Efforts on both sides to live in a united society

To the Editor,

I am concerned about the wide publicity given to the dreadful events on December 21, 1963. I would request that you please publish my letter in response to Mr George Koumoullis’ article ‘Revisiting the 1963-64 armed conflict’.

At the outset, I wish to make clear that I am not against publicising all crimes committed by Greek Cypriots against our Turkish Cypriot compatriots. In fact, I am in favour and would like to see the establishment of a Truth and Reconciliation Commission like in South Africa to record the suffering of our people and teach the future generations. Personally, I never use crimes committed by the TMT to accuse the Turkish Cypriot community.

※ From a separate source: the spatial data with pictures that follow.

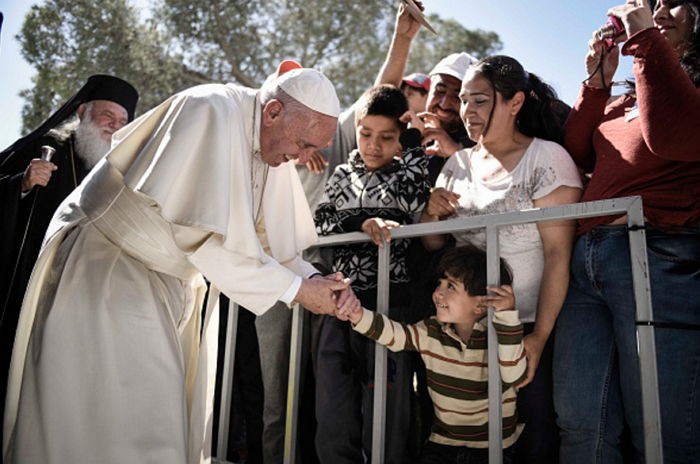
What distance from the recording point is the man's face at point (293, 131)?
9.59 feet

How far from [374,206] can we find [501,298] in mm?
973

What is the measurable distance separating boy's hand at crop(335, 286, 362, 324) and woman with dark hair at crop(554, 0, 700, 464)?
2.81 feet

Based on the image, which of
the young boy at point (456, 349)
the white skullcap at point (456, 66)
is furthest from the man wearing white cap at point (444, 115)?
the young boy at point (456, 349)

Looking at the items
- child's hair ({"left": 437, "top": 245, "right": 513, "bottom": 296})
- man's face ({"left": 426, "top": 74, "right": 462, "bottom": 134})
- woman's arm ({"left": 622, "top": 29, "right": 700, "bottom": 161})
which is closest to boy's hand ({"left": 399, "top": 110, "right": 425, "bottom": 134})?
man's face ({"left": 426, "top": 74, "right": 462, "bottom": 134})

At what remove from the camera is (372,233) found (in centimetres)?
307

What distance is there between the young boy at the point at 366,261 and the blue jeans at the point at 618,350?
81 cm

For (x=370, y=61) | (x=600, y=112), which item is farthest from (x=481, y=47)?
(x=600, y=112)

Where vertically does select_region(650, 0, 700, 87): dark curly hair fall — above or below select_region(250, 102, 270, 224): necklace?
above

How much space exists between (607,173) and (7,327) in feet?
10.8

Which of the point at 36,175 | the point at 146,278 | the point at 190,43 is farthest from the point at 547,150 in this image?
the point at 190,43

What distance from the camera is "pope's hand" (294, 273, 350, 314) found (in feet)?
9.09

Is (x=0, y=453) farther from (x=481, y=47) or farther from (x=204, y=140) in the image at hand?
(x=481, y=47)

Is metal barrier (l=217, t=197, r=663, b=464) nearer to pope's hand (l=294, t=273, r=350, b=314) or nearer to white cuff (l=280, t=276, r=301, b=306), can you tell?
pope's hand (l=294, t=273, r=350, b=314)

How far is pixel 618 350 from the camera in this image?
7.84ft
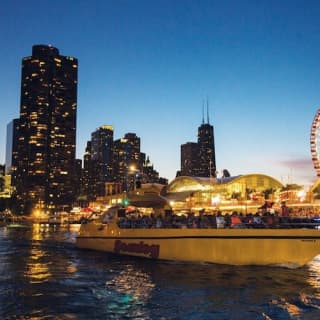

It is completely irresponsible when someone continuously blames one community or the other for crimes when both are victims of a heinous conspiracy. Mr Koumoullis’ writings are based on hearsay and suppositions, without making the slightest effort to investigate the truth. By doing so he is adding to mistrust and animosity between our two communities and provides propaganda to the Grey Wolves.

Has he ever acknowledged the fact that the GC have elected a Turkish Cypriot to represent them in the European Parliament? Is it not worth mentioning this clear indication by the GC that they wish to live together in a united Cyprus? He has also omitted to mention that Turkish Cypriots working in the free part of their country are demonstrating against the closure of the roadblock.

Not only does he ignore the efforts of the GC and TC patriots, but his writings undermine their struggle to avert the partition of their country. He writes “everyone understands what his perception allows him to, according to a wise saying. In Cyprus this perception is affected by immoral, hostile, aggressive and blind nationalism.” Blind nationalism in Cyprus, although dangerous, is insignificant in comparison with the extreme nationalists who form the government of Turkey, which occupies part of the island. In Erdogan’s Turkey, the jails are full of political prisoners.